Hari-hariku semakin berantakan. Entahlah,mungkin karena pikiranku yang mulai kalut,andai saja...
Ya Tuhan,entah sampai kapan khayalan ini akan terhapus oleh kenyataan yang manis. Terkadang aku bertanya-tanya,kenapa engkau mengujiku dengan air mata?
UJIAN NASIONAL SEBENTAR LAGI. Kini saatnya aku bangkit. Satu hal yang membuatku sedih,saat air mata itu terpaksa jatuh dari bola matanya namun tiada seorangpun mampu menghapusnya.
Hidup sulit kumengerti. Sama seperti saat aku menjadi diri orang lain. Saat aku terus mengejar ambisi tiada henti,namun tiada aksi.
Rasanya sulit sekali membuat hidup penuh dengan warna. Betapa tidak,hariku hanya dipenuhi kelabu. Butuh warna yang berani untuk menghapus kelabu. Ya Tuhan bisakah aku mendapatkan si merah itu?
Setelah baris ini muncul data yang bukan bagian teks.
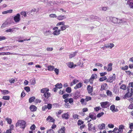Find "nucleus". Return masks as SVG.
I'll list each match as a JSON object with an SVG mask.
<instances>
[{
  "label": "nucleus",
  "mask_w": 133,
  "mask_h": 133,
  "mask_svg": "<svg viewBox=\"0 0 133 133\" xmlns=\"http://www.w3.org/2000/svg\"><path fill=\"white\" fill-rule=\"evenodd\" d=\"M49 89L47 88H43L41 90V92L43 94V96L46 98H48L50 96V93L48 92Z\"/></svg>",
  "instance_id": "nucleus-1"
},
{
  "label": "nucleus",
  "mask_w": 133,
  "mask_h": 133,
  "mask_svg": "<svg viewBox=\"0 0 133 133\" xmlns=\"http://www.w3.org/2000/svg\"><path fill=\"white\" fill-rule=\"evenodd\" d=\"M26 122L23 120H19L16 124V127H19L20 128L23 130L25 127Z\"/></svg>",
  "instance_id": "nucleus-2"
},
{
  "label": "nucleus",
  "mask_w": 133,
  "mask_h": 133,
  "mask_svg": "<svg viewBox=\"0 0 133 133\" xmlns=\"http://www.w3.org/2000/svg\"><path fill=\"white\" fill-rule=\"evenodd\" d=\"M127 91L128 92L126 93L124 97V98H127L131 96L133 94V89L132 88H130V87H128Z\"/></svg>",
  "instance_id": "nucleus-3"
},
{
  "label": "nucleus",
  "mask_w": 133,
  "mask_h": 133,
  "mask_svg": "<svg viewBox=\"0 0 133 133\" xmlns=\"http://www.w3.org/2000/svg\"><path fill=\"white\" fill-rule=\"evenodd\" d=\"M88 129L89 131H91L94 132L96 131L95 126L92 127V124L90 123H89L88 124Z\"/></svg>",
  "instance_id": "nucleus-4"
},
{
  "label": "nucleus",
  "mask_w": 133,
  "mask_h": 133,
  "mask_svg": "<svg viewBox=\"0 0 133 133\" xmlns=\"http://www.w3.org/2000/svg\"><path fill=\"white\" fill-rule=\"evenodd\" d=\"M107 19L114 23H117L118 22V19L116 17H107Z\"/></svg>",
  "instance_id": "nucleus-5"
Tuhan,hadirkan matahari untuk sinari hariku,agar aku bisa melihat segalanya karena cahaya itu. Mentari hangatkan kalbuku. Menguraikan tetes cinta menjadi warna-warna istimewa.
Tuhan,bila memang ini bukan jalanku,maka berikan jalan terbaik bagiku. Meski hatiku yang harus menanggunggnya. Aku yakin Tuhan,ketentuanmu jauh lebih indah dari keinginanku,bahkan mimpi-mimpiku. Satu hal,aku ingin melukiskan senyuman di wajah ibuku. Hanya itu yang ku bisa. Tak ada yang bisa ku lakukan selain membuatnya bangga. Aku tahu ini takkan cukup menebus segalanya yang telah beliau berikan. Jadi tuhan mudahkanlah segalanya,bantu aku dan mereka mewujudkan mimpi-mimpinya.